What ways do you feel that with life events like becoming a father and such has impacted you personally, geographically, as well has developed your perspectives on your music?
Life events are what make a person a person. They can shape you for the better or for the worse. It all depends on how each of us soaks it up. For me, it's helped me become a better person and definitely a better artist and writer. Being a father is the best thing that's ever happened to me hands down. It put everything into perspective; the right perspective. It's for lack of better words, the gnarliest thing ever. It's made me more carefree with the writing process and more daring. I don't take it so seriously and that's definitely important advise I would give to any kind of artist. Just do whatever feels the best and let the rest fall into place.
In your recent tours, what did you find yourself listening a lot to music wise? Favorite albums, new or old? Mixtapes of interest?
The wonderful music of Vashti Bunyan became a common go to. I started getting into Kurt Vile. I could really zone out on his work. Jacco Gardner's new album also became a favorite.
Is there more Crown Plaza home recordings in the work? Those too are really dear to me, and come too from some really earnest, and intimate places.
The last Crown Plaza EP Chem Waves Volume 1 was a really personal one for me since I was going through a really tough time. It felt good to go super raw and deep without lyrical filters. I enjoyed that so much, I actually recently started to post raw uncut fresh demos on the Crown Plaza soundcloud page so listeners could really connect with with me in that way. They seem to be into it as I am so the answer is yes. More home demo recordings coming soon as well as official releases that are in the works for this project. Super excited.

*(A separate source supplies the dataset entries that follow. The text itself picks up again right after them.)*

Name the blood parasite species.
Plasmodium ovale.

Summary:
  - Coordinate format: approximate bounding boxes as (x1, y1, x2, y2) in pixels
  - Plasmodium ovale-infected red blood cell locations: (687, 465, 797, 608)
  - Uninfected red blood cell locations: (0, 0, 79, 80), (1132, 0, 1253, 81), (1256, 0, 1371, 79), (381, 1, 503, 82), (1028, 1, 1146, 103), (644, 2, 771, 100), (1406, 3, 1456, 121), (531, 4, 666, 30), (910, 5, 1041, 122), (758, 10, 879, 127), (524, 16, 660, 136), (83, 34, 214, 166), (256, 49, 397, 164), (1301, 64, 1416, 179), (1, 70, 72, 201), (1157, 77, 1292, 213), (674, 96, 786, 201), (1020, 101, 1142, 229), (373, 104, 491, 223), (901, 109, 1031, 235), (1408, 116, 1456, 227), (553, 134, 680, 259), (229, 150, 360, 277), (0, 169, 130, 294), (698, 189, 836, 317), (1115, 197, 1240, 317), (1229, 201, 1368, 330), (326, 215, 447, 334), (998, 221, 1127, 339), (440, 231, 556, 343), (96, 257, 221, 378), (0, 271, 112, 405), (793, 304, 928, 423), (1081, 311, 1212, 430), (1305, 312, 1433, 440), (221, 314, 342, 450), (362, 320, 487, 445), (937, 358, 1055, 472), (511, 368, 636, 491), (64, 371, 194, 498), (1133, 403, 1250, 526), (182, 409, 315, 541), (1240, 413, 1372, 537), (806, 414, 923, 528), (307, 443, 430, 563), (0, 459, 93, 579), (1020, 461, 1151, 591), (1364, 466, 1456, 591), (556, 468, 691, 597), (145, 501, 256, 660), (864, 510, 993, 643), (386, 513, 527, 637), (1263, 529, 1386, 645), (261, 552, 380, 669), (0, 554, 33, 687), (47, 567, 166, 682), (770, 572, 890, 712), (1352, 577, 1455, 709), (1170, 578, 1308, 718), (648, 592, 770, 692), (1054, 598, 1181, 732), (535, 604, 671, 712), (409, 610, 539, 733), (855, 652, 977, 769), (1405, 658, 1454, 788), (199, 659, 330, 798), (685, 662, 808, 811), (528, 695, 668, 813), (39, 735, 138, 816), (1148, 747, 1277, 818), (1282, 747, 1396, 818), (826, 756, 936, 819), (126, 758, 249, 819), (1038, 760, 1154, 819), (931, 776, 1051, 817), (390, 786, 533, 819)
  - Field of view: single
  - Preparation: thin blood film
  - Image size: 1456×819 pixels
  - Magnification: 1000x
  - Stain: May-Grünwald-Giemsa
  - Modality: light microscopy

From bouncing between Tucson, AZ and LA, CA; how has this Southwest adventurism impacted your cradled guitar tones, and that dusty echo glow that your are famous for?
Ha ha, yeah, I fell in love with that Tucson Desert. The dry crisp air, the plethora of saguaros and rattlesnakes, the sudden and powerful monsoons, the amazing glow and colors of those sunsets and the trillions of stars at night! All this was constantly present in my heart in addition to the preexisting heavy California beach vibes from where i grew up as I was writing and zeroing in on the sound that we now have today.